* begin Task material *
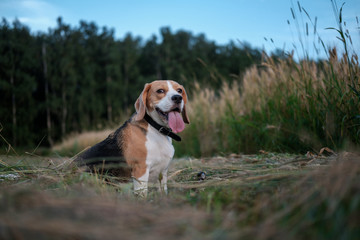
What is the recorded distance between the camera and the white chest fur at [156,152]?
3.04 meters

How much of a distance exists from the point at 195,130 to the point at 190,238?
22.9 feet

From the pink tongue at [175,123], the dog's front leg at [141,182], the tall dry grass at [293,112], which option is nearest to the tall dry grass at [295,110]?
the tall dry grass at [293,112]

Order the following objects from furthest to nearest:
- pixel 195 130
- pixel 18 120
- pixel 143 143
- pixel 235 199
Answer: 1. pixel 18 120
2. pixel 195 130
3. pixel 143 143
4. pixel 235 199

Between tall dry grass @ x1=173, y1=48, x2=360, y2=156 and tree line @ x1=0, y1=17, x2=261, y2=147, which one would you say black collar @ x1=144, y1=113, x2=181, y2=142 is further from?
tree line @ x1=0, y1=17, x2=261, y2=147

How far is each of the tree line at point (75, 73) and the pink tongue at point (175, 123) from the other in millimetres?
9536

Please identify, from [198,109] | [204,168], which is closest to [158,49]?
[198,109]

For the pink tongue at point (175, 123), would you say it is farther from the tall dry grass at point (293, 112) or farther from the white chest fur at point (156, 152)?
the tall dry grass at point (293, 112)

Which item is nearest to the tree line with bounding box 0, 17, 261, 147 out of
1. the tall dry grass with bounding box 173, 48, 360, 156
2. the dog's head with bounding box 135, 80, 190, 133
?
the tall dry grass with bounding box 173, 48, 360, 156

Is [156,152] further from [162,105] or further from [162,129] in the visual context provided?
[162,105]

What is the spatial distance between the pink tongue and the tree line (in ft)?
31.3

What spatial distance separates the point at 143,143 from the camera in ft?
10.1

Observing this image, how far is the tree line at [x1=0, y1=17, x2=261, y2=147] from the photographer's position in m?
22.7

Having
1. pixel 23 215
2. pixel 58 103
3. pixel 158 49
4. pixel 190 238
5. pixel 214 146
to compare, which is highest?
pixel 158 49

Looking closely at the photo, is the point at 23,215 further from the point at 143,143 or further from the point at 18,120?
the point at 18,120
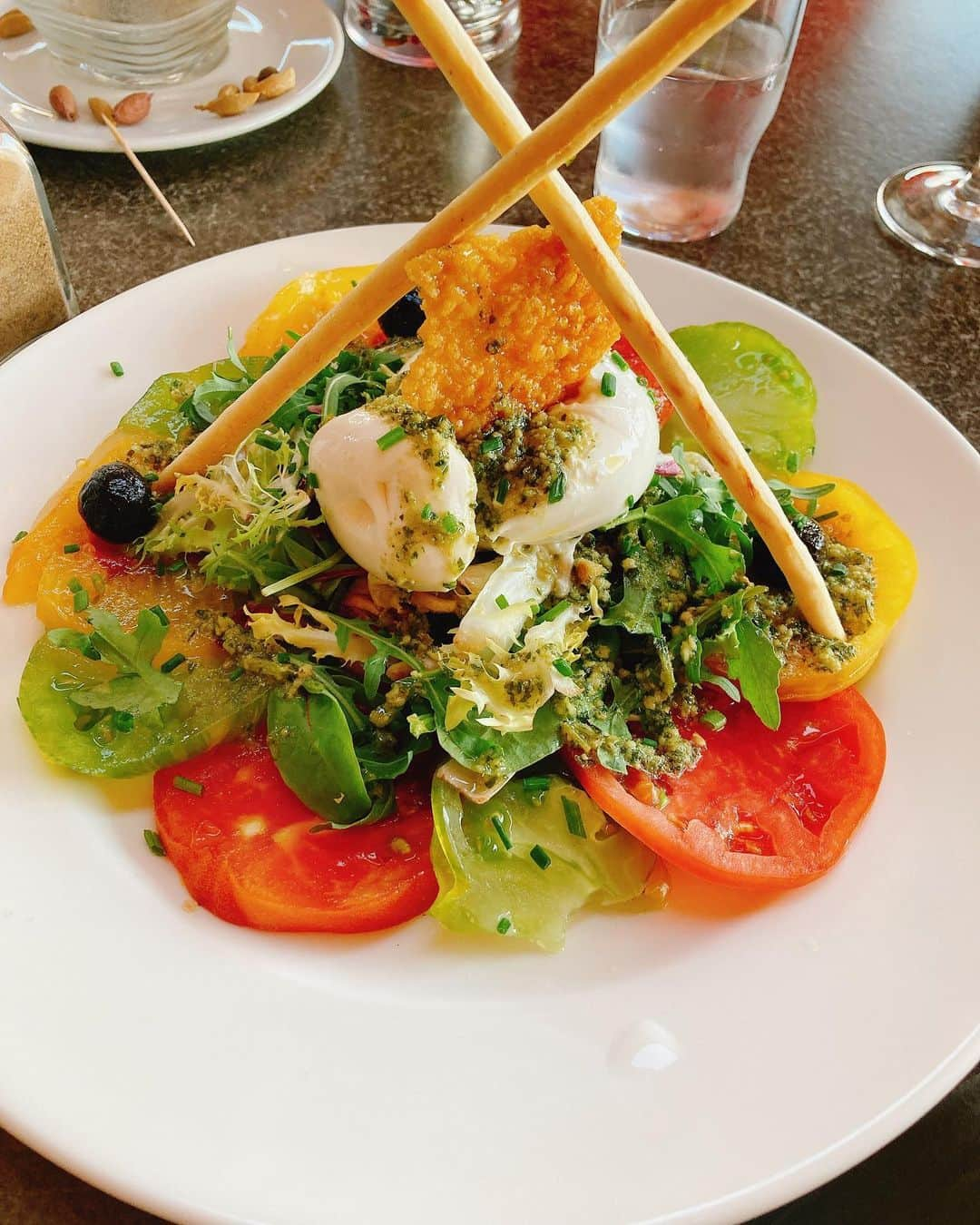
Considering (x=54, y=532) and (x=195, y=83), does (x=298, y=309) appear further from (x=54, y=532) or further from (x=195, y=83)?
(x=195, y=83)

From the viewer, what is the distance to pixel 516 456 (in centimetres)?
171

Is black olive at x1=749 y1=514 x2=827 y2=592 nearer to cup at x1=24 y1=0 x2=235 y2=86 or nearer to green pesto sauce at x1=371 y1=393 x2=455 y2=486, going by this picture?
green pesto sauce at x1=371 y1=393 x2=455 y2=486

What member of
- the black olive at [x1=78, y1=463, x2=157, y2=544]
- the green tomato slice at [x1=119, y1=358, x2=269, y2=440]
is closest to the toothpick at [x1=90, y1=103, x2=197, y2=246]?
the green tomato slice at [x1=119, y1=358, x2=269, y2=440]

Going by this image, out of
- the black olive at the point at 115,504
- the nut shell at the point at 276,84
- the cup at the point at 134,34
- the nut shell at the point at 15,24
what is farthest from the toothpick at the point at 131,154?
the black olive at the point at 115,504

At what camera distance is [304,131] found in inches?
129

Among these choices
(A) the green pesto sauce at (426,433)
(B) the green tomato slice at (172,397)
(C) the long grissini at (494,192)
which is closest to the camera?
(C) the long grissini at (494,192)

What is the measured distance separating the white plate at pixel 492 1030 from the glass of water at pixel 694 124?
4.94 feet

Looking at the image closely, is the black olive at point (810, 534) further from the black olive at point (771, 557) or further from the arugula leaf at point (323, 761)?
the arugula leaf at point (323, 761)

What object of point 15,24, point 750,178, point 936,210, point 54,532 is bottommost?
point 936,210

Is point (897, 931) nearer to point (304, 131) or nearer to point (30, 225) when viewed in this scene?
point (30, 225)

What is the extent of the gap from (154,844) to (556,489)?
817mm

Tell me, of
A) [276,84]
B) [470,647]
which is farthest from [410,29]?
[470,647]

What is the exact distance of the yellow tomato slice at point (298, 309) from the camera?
* end Task material *
▶ What you will do:
Rescale the part of the records that opens with the line containing "Tell me, of" and closes with the last line of the records, both ends included. Write out every line again, requests included, but multiply each coordinate in the answers by 0.55 and round it to a whole number, with halves rounded up.

▶ Exercise answer:
Tell me, of
A) [276,84]
B) [470,647]
which is farthest from [410,29]?
[259,356]

What is the exact distance of the yellow tomato slice at point (298, 309) from the camera?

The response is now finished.